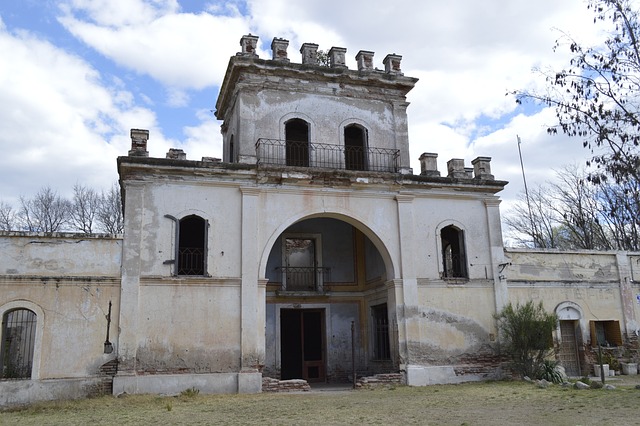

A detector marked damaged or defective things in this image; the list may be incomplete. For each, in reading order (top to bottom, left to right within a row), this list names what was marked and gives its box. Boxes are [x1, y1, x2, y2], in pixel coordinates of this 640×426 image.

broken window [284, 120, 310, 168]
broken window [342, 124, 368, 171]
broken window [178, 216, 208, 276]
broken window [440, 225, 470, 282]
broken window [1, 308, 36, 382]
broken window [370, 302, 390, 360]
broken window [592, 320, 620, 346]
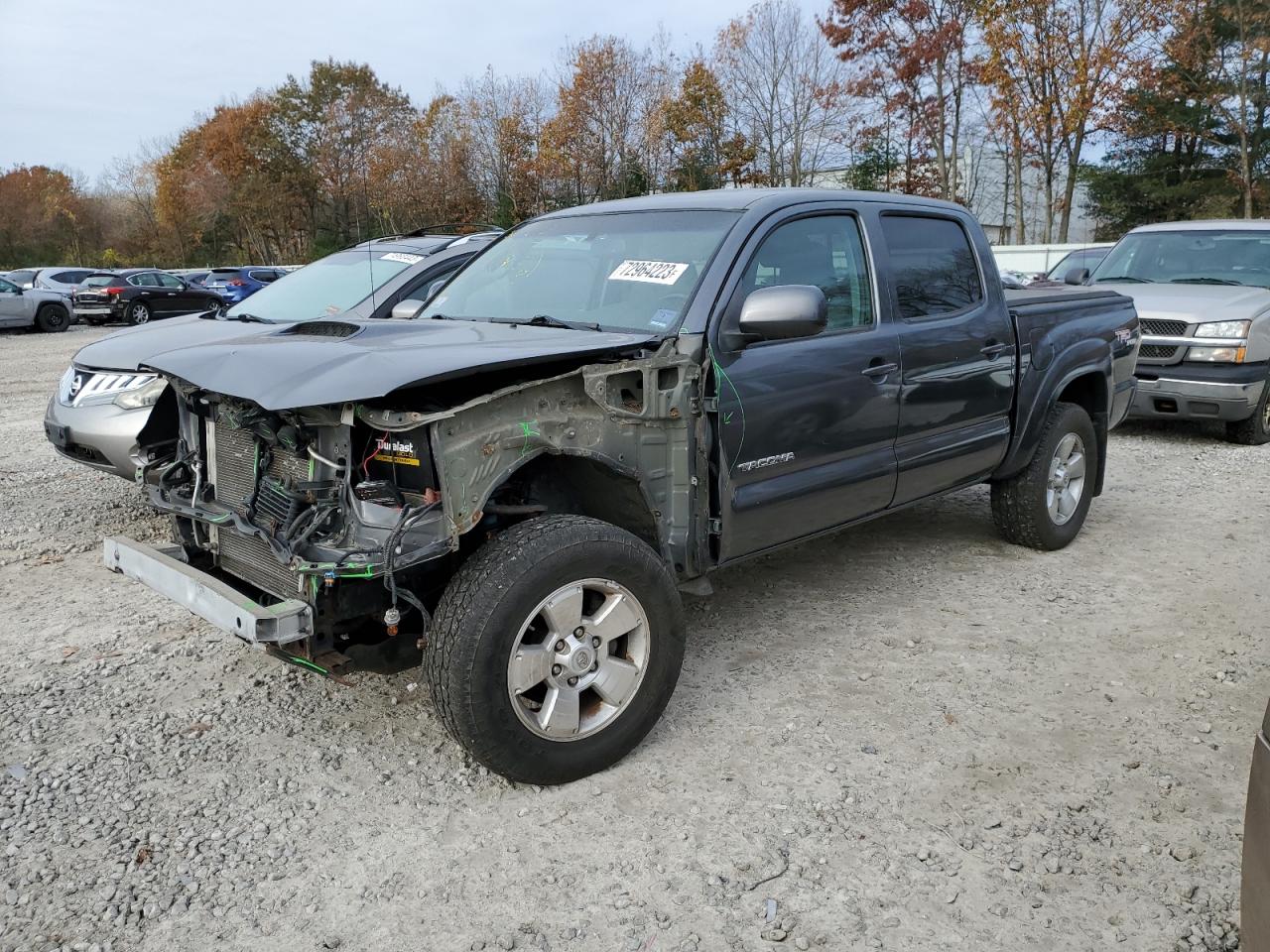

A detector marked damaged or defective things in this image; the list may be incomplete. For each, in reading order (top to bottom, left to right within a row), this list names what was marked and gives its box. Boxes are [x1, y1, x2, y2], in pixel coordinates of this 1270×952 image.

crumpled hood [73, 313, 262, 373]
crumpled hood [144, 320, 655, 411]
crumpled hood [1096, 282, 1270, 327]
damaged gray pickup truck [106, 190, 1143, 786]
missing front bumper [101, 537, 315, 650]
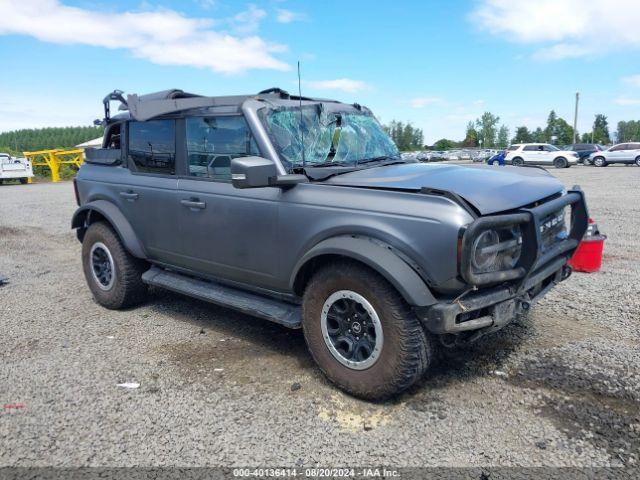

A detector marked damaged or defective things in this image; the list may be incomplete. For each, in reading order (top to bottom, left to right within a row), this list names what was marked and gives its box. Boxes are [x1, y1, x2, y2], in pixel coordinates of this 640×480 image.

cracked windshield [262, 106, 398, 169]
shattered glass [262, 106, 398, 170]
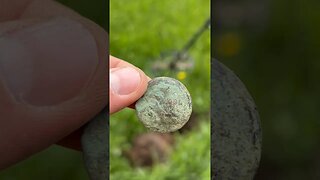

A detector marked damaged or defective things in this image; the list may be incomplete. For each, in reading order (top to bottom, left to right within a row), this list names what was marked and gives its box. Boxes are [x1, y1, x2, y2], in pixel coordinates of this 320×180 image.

Task —
Rewrite every line of the records above as a Markdown table with the columns Row and Line, numbering the rows in order and omitting blank lines. Leave the pictures out of the table.

Solution to the exercise —
| Row | Line |
|---|---|
| 1 | A detector marked damaged or defective things in this image; the list may be incomplete. For each, in reading order (top to bottom, left to right within a row), this list names what was marked and gives its box. Boxes are [x1, y1, x2, y2], in pixel coordinates of this 640×426 image. |
| 2 | broken window [284, 120, 310, 168] |
| 3 | broken window [342, 124, 368, 171] |
| 4 | broken window [178, 216, 208, 276] |
| 5 | broken window [440, 225, 470, 282] |
| 6 | broken window [1, 308, 36, 382] |
| 7 | broken window [370, 302, 390, 360] |
| 8 | broken window [592, 320, 620, 346] |
| 9 | A detector marked damaged or defective things in this image; the list may be incomplete. For each, in reading order (top to bottom, left to right within a row), this list names what was marked and gives its box. Boxes are [x1, y1, x2, y2], in pixel coordinates of this 1270×952 image. |
| 10 | crumpled hood [73, 313, 262, 373] |
| 11 | crumpled hood [144, 320, 655, 411] |
| 12 | crumpled hood [1096, 282, 1270, 327] |
| 13 | damaged gray pickup truck [106, 190, 1143, 786] |
| 14 | missing front bumper [101, 537, 315, 650] |
| 15 | A detector marked damaged or defective things in this image; the list may be incomplete. For each, in reading order (top to bottom, left to right within a row), this list names what was marked and gives its box. Boxes are [x1, y1, x2, y2], in pixel coordinates of this 640×480 image. |
| 16 | cracked windshield [262, 106, 398, 169] |
| 17 | shattered glass [262, 106, 398, 170] |
| 18 | A detector marked damaged or defective things in this image; the list may be incomplete. For each, in reading order (top to bottom, left to right within a row), this list names what was marked and gives its box. Boxes are [x1, y1, x2, y2], in pixel coordinates of this 320×180 image. |